I’m getting a very low global store/load memory efficiency output from visual profiler ( 18 % )
I’m running the following kernel and my understanding is that this should give 100 % since the data
transfer for a half warp could fit into a 4*16 = 64 byte memory transfer and not waste any memory bandwidth.
__global__ void kernelTest(unsigned int *dsrc,unsigned int *ddst)
{
unsigned int x = blockIdx.x*blockDim.x + threadIdx.x;
unsigned int k = dsrc[x];
ddst[x] = k;
}
I’m running on a laptop with a Quadro FX 1800m (compute cap. 1.2)
So my question is : Why do I get such a low efficiency from my kernel
If you want a simple copy kernel that fully utilizes device memory bandwidth then you should either scale up the number of threads or scale up the number of reads-in-flight per warp.
Volkov’s GTC 2010 paper describes these two approaches starting on pg. 27.
A couple of weeks ago I wrote some simple copy kernels to evaluate sm_35 LDG opcode generation. The test kernels are here. There is no main() routine because I was only looking at the PTX/SASS, but they’re a good example of how to issue many loads.
Thanks for the replay. I think you are talking about memory througput and not efficency measurment.
I’m running 256*1000 threads (blocksize = 256).

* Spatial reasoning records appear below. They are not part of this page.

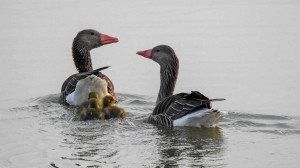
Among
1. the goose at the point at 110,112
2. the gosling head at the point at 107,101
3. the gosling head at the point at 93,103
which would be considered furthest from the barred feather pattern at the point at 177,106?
the gosling head at the point at 93,103

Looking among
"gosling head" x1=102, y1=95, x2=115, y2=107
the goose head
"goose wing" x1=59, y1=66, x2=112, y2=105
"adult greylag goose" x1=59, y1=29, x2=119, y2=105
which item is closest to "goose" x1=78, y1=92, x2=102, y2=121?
"gosling head" x1=102, y1=95, x2=115, y2=107

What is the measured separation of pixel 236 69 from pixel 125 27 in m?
4.83

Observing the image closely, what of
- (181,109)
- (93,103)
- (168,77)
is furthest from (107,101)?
(181,109)

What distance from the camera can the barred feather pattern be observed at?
8828 mm

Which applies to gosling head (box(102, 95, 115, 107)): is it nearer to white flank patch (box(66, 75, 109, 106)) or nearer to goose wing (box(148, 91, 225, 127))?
white flank patch (box(66, 75, 109, 106))

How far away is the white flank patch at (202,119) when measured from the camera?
871 cm

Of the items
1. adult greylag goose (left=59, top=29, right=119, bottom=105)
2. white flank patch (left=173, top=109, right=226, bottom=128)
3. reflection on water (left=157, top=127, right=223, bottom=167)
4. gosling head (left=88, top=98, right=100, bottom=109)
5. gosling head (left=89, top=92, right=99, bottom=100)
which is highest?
adult greylag goose (left=59, top=29, right=119, bottom=105)

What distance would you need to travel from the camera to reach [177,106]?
9148 mm

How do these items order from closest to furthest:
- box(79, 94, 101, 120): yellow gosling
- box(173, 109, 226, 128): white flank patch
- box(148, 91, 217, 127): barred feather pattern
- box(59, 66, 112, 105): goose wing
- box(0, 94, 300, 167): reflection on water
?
box(0, 94, 300, 167): reflection on water → box(173, 109, 226, 128): white flank patch → box(148, 91, 217, 127): barred feather pattern → box(79, 94, 101, 120): yellow gosling → box(59, 66, 112, 105): goose wing

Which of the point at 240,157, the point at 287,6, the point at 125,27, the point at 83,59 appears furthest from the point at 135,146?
the point at 287,6

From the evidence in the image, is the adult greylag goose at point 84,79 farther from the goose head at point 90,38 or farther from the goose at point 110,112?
the goose at point 110,112

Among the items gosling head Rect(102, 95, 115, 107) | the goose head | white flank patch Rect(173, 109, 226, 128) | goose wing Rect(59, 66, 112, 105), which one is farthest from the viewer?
the goose head

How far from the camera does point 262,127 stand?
30.9ft

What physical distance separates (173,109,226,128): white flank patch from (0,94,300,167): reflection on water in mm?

I thought that the global load / store memory efficency did not really have anything to do with the number of threads you where running but more a measurment of the memory access pattern.
As far as I can see it if I access the data accoring to my kernel I should fit the data in one half warp aka 64 bytes transfer instruction and the efficency should be 100%…but no:)

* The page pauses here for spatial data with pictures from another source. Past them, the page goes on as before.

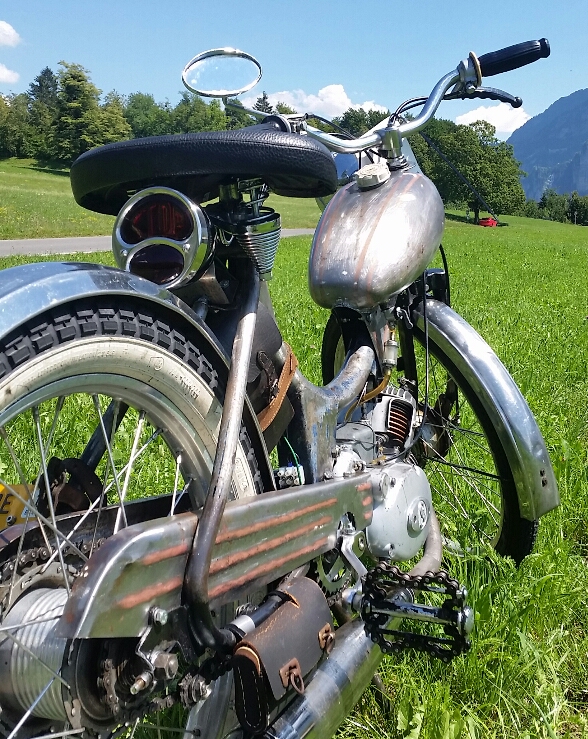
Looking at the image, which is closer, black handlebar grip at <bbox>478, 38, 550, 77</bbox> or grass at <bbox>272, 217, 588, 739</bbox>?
grass at <bbox>272, 217, 588, 739</bbox>

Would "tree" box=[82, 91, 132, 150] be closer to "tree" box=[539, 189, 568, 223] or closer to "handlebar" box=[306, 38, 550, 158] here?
"tree" box=[539, 189, 568, 223]

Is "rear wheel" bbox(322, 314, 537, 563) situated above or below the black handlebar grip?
below

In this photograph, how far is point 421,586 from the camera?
1571 mm

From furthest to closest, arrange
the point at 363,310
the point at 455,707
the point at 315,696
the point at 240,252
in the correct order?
1. the point at 363,310
2. the point at 455,707
3. the point at 240,252
4. the point at 315,696

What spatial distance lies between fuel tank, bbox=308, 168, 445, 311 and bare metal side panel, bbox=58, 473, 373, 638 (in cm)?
67

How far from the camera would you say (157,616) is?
1063mm

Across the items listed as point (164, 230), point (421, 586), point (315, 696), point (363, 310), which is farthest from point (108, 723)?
point (363, 310)

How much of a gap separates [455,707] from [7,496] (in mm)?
1225

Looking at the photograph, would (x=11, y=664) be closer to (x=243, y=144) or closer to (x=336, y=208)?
(x=243, y=144)

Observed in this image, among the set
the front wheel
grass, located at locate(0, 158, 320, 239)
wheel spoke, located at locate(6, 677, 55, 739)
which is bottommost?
the front wheel

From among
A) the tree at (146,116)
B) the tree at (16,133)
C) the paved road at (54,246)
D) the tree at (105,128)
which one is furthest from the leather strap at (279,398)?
the tree at (16,133)

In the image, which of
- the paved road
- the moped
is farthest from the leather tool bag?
the paved road

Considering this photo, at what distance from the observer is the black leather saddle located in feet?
4.23

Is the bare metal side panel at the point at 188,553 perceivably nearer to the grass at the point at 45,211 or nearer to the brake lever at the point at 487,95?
the brake lever at the point at 487,95
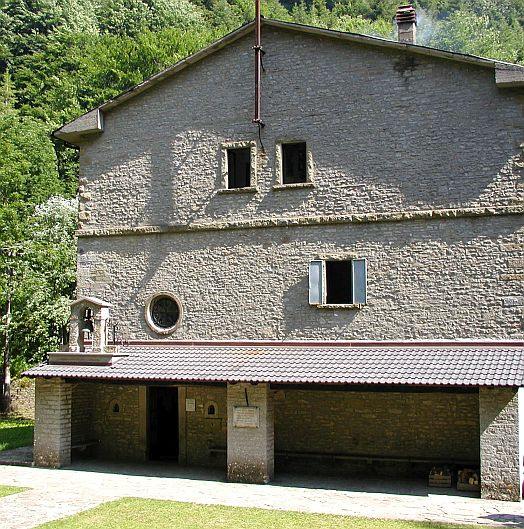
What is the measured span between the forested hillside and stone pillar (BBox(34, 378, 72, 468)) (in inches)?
346

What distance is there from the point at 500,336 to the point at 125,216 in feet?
30.9

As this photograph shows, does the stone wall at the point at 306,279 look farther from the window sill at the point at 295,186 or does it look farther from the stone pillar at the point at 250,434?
the stone pillar at the point at 250,434

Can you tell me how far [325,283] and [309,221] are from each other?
148 cm

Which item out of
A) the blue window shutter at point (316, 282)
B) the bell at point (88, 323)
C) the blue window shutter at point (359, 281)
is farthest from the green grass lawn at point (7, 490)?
the blue window shutter at point (359, 281)

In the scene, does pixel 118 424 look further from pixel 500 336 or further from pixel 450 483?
pixel 500 336

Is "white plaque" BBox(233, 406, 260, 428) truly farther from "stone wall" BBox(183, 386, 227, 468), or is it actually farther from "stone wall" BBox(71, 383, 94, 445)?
"stone wall" BBox(71, 383, 94, 445)

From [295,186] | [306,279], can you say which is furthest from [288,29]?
[306,279]

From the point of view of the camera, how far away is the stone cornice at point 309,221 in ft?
50.4

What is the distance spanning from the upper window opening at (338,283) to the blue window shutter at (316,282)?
0.23 m

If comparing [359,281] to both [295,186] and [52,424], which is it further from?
[52,424]

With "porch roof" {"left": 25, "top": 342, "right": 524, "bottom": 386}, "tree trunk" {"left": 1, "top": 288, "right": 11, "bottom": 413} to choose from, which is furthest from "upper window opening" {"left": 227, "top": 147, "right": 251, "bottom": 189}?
"tree trunk" {"left": 1, "top": 288, "right": 11, "bottom": 413}

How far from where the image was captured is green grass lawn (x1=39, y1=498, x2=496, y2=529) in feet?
37.5

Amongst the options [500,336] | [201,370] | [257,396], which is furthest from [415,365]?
[201,370]

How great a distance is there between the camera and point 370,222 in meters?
16.2
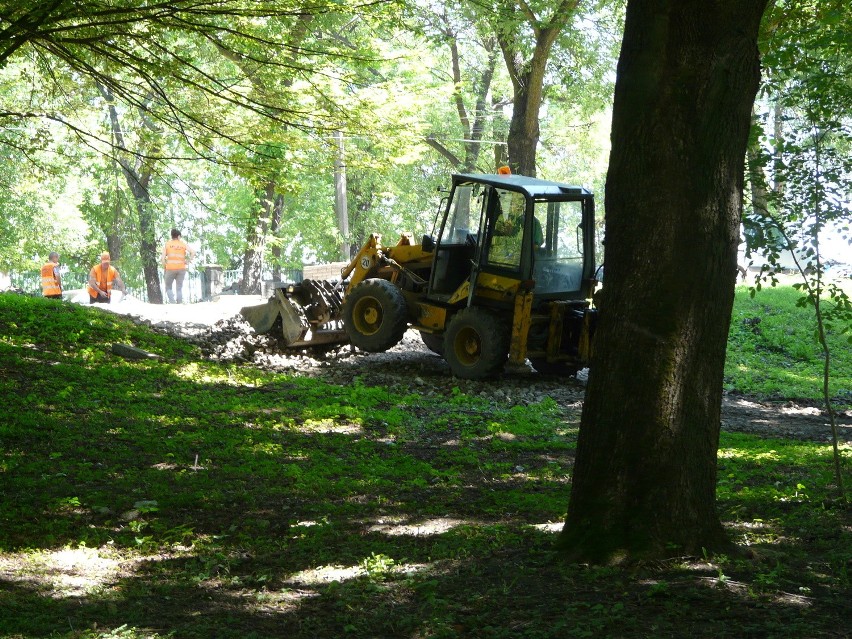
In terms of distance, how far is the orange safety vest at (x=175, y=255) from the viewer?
22.0 meters

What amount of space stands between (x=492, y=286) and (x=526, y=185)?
145cm

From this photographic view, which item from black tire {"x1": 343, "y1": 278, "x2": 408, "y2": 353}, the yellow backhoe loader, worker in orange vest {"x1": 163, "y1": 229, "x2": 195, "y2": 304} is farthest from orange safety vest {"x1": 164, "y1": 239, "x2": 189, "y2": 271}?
black tire {"x1": 343, "y1": 278, "x2": 408, "y2": 353}

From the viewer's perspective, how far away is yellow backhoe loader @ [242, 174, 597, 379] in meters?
12.8

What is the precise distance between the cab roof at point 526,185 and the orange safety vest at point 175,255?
10612 mm

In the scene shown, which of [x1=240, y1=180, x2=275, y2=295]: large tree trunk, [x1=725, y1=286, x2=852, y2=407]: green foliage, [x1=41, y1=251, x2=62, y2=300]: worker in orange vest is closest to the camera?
[x1=725, y1=286, x2=852, y2=407]: green foliage

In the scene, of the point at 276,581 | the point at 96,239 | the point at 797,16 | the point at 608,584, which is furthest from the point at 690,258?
the point at 96,239

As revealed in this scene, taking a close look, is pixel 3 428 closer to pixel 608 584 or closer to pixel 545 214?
pixel 608 584

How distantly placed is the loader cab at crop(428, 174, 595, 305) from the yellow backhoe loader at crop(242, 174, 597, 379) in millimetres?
14

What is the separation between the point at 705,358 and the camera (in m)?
4.57

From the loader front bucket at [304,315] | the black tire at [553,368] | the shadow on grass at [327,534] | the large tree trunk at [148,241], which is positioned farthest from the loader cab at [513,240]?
the large tree trunk at [148,241]

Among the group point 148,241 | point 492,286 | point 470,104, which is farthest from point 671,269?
point 148,241

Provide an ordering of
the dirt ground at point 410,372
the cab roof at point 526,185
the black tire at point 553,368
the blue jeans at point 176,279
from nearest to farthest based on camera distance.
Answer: the dirt ground at point 410,372 < the cab roof at point 526,185 < the black tire at point 553,368 < the blue jeans at point 176,279

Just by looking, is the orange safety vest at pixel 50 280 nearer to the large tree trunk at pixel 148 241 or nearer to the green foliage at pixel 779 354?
the green foliage at pixel 779 354

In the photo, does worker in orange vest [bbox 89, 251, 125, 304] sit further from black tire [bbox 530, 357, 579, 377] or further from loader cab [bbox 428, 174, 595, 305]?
black tire [bbox 530, 357, 579, 377]
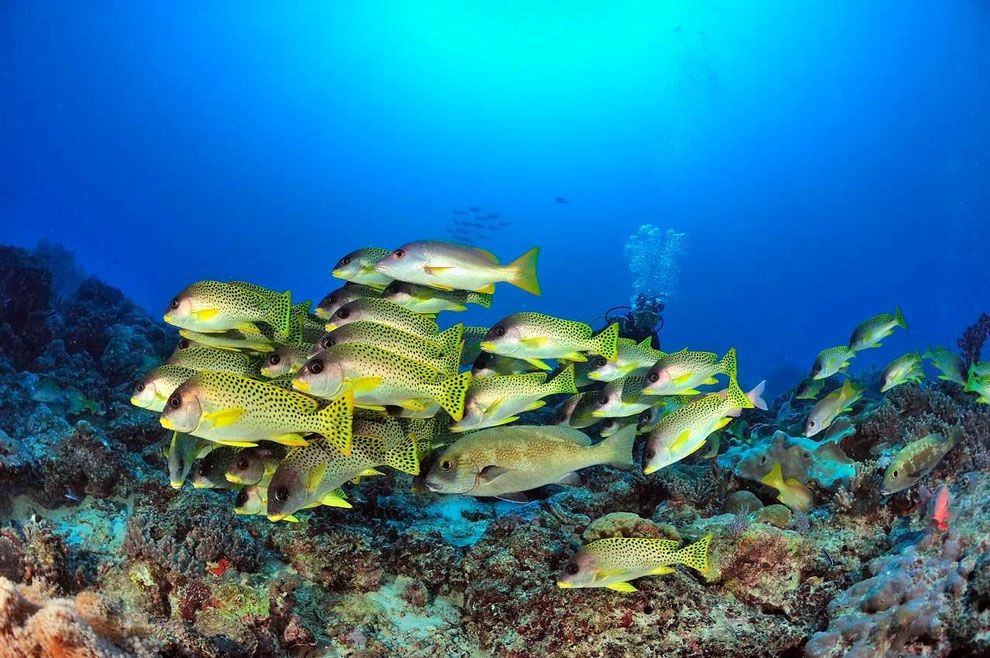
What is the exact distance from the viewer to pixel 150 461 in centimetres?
731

I should mention that I did this test kernel since I got the same response for another kernel I created for graph optimization and I just wanted to validate the visual profiler result.
Update: I dug a little deeper into the global ld/st efficiency numbers for sm_12 devices and was just as confounded as you. If you dig deeper into the Visual Profiler and collect Metrics & Events you can capture gld/gst 128/64/32b events as well as total requests and coalesced transaction counts. None of these metrics point to low efficiency.
Update 2: I am pretty sure that for sm_12 you should be interpreting the gld/gst_efficiency as a strict device-specific ratio and not as a percentage. The target number you should strive for is “2 * #SM”. For a GT 240 it is 24 and for the 1800m it is 18 (9 SMs). Anything less implies gld/gst requests were “fragmented”. I assume sm_13 mirrors sm_12.
How did I come to this conclusion? Force some uncoalesced loads or stores in your microbenchmark and inspect the 128/64/32b event counters. Then plug them into the documented formula. They match the reported ‘efficiency’ ratio.
So is this actually a bug in Visual Profile? Yeah, I think so. The formula in the docs mirrors what VP is reporting but if it’s supposed to be a percentage then the “(2 * #SM)” should simply be removed.
For sm_11 the efficiency number’s range appears to be between 0.0 and 1.0. Not a percentage either – so also a minor bug. 1 means all transactions were coalesced, otherwise it’s the ratio of coalesced/(coalesced+uncoalesced). This matches the formula in the VP documentation and is at least close to being a percentage. Note that Visual Profiler doesn’t reveal any transaction size counters for sm_11 devices.
I’ll now let the old headless GT 240 and 9400 GT cards go back to sleep. :)
Thank you Allanmac for the explanation=)
According to you describtion above I can understand why I only get 18 % ( I turned on the metrics counters myself). I also agree with you that this is probably a bug in visual profiler since the procentage and the
“developer tips” that visual profiler gives out is based on a somewhat missguided calculations. The only graphics card where you would acctually get 100 % == 100 % is someone that has 50 sm (on sm_12 … or is this the same for sm_2X…sm3X ? )